• Bloco de texto:
════════

Deixe-me ver um mar de mãos! Quero que todos façam barulho!
Quero ouvir alguma revolução por aí, irmãos!
Eu quero ouvir uma pequena revolução!
Irmãos e irmãs, chegou a hora de cada um de vocês decidir se será o problema ou se será a solução! (Isso mesmo!)
Vocês devem escolher, irmãos, vocês devem escolher!
São necessários cinco segundos, cinco segundos de decisão, cinco segundos para realizar o seu propósito aqui no planeta!
Leva cinco segundos para perceber que é hora de se mover, é hora de começar!
Irmãos, é hora de testemunhar e eu quero saber, vocês estão prontos para testemunhar?
Você está pronto? Dou um depoimento para vocês: o MC5!”

Detroit, nos anos 1960, era um caldeirão prestes a explodir. Até que explodiu. Uma cidade operária, berço do automobilismo americano, com uma enorme população preta submetida às leis de segregação racial e à violência policial. Chegou um momento que não deu para segurar: em 1967, uma grande revolta (a maior revolta urbana nos Estados Unidos até hoje), onde a comunidade negra protestou contra a invasão da polícia em um bar clandestino. O resultado foi a morte de 43 pessoas, quase 1200 feridos e mais de 7000 presos.

════════

• Dados:
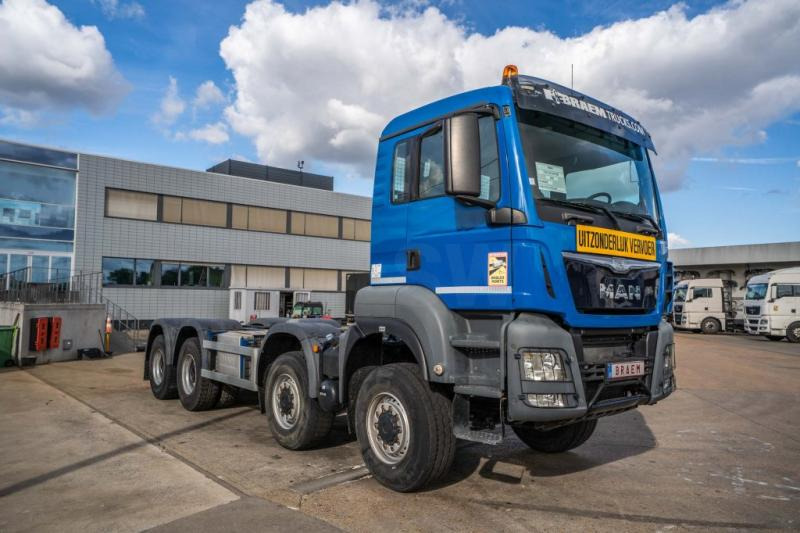 Cab chassis truck MAN TGS 35.440 BB -8X6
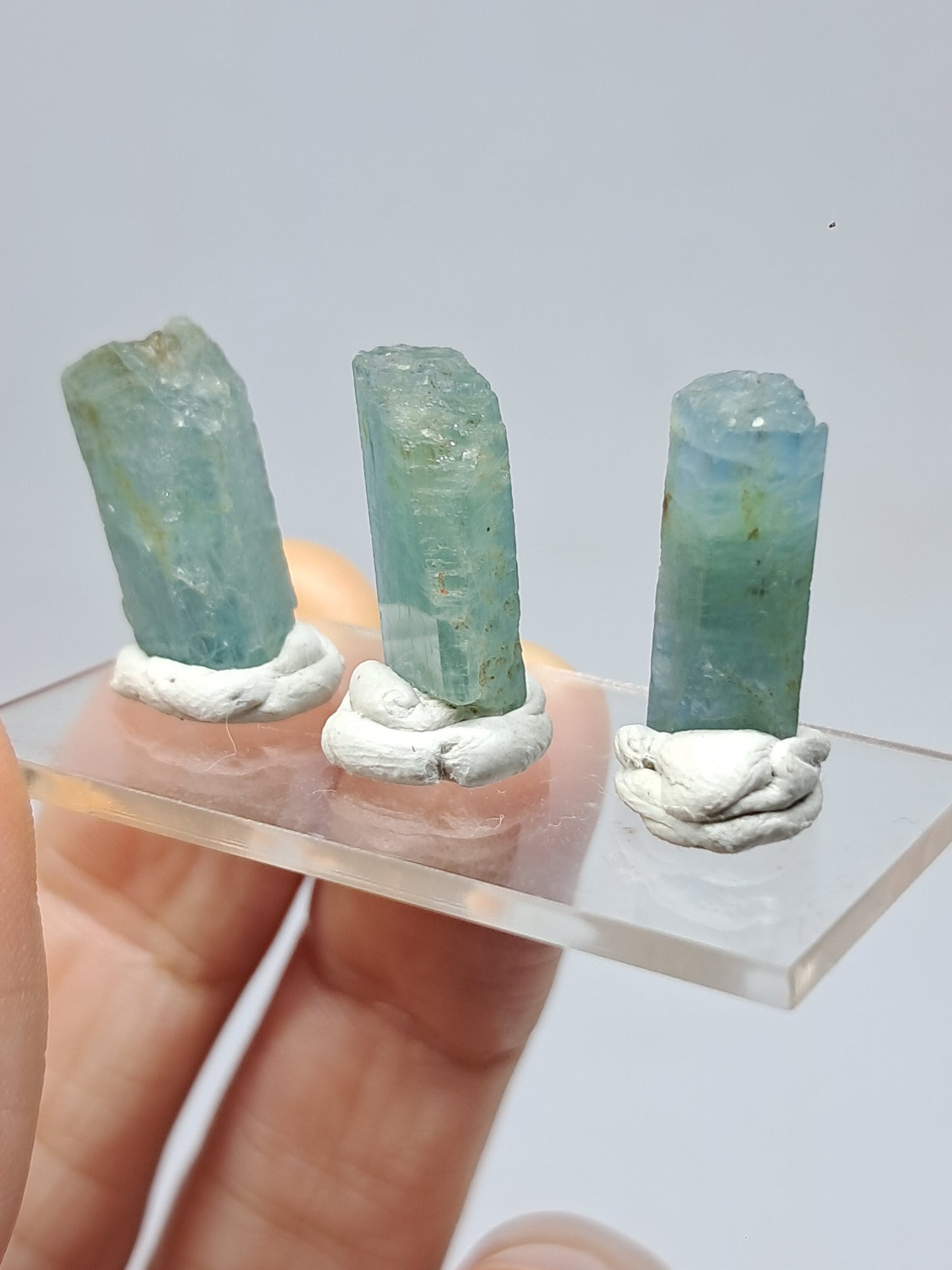 Conjunto de 3 Aguamarinas (Karur) Cristales Hexagonales en Bruto | Ejemplar Mineral n.° AQM26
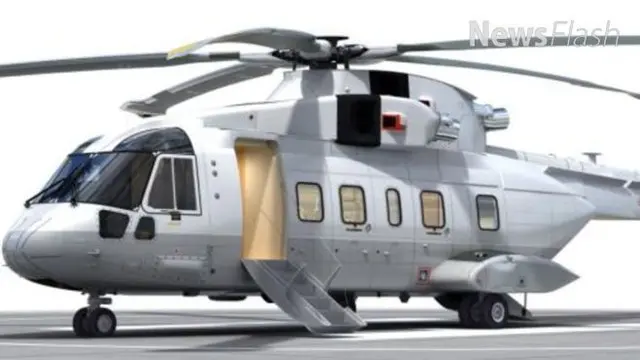 Kabar pembelian helikopter AW-101 kembali merebak. Kabar ini muncul saat beredar foto pihak Indonesia tengah uji terbang di Inggris. Padahal, pembelian helikopter itu sempat ditolak Presiden Joko Widodo atau Jokowi.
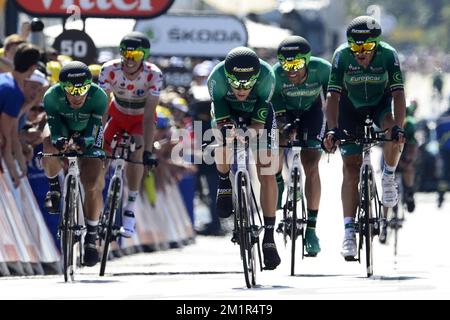 Die Europcar-Fahrer des Teams wurden am Dienstag, den 02. Juli 2013, in der vierten Etappe des Radrennens Tour de France 100., einem 25km-km-Team in Nizza, Frankreich, vorgestellt. BELGA FOTO YORICK JANSENS Stockfoto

════════

• Tarefas a realizar:
• 1. Liste os números que o bloco de texto apresenta como resultado da revolta de 1967, indicando o que cada um conta.
• 2. Reproduza do bloco de texto o trecho que abre com as palavras "Irmãos, é hora" e fecha com "de 7000 presos.".

• Respostas por tarefa:
• 1.
- 43 pessoas mortas
- quase 1200 feridos
- mais de 7000 presos

• 2.
Irmãos, é hora de testemunhar e eu quero saber, vocês estão prontos para testemunhar?
Você está pronto? Dou um depoimento para vocês: o MC5!”

Detroit, nos anos 1960, era um caldeirão prestes a explodir. Até que explodiu. Uma cidade operária, berço do automobilismo americano, com uma enorme população preta submetida às leis de segregação racial e à violência policial. Chegou um momento que não deu para segurar: em 1967, uma grande revolta (a maior revolta urbana nos Estados Unidos até hoje), onde a comunidade negra protestou contra a invasão da polícia em um bar clandestino. O resultado foi a morte de 43 pessoas, quase 1200 feridos e mais de 7000 presos.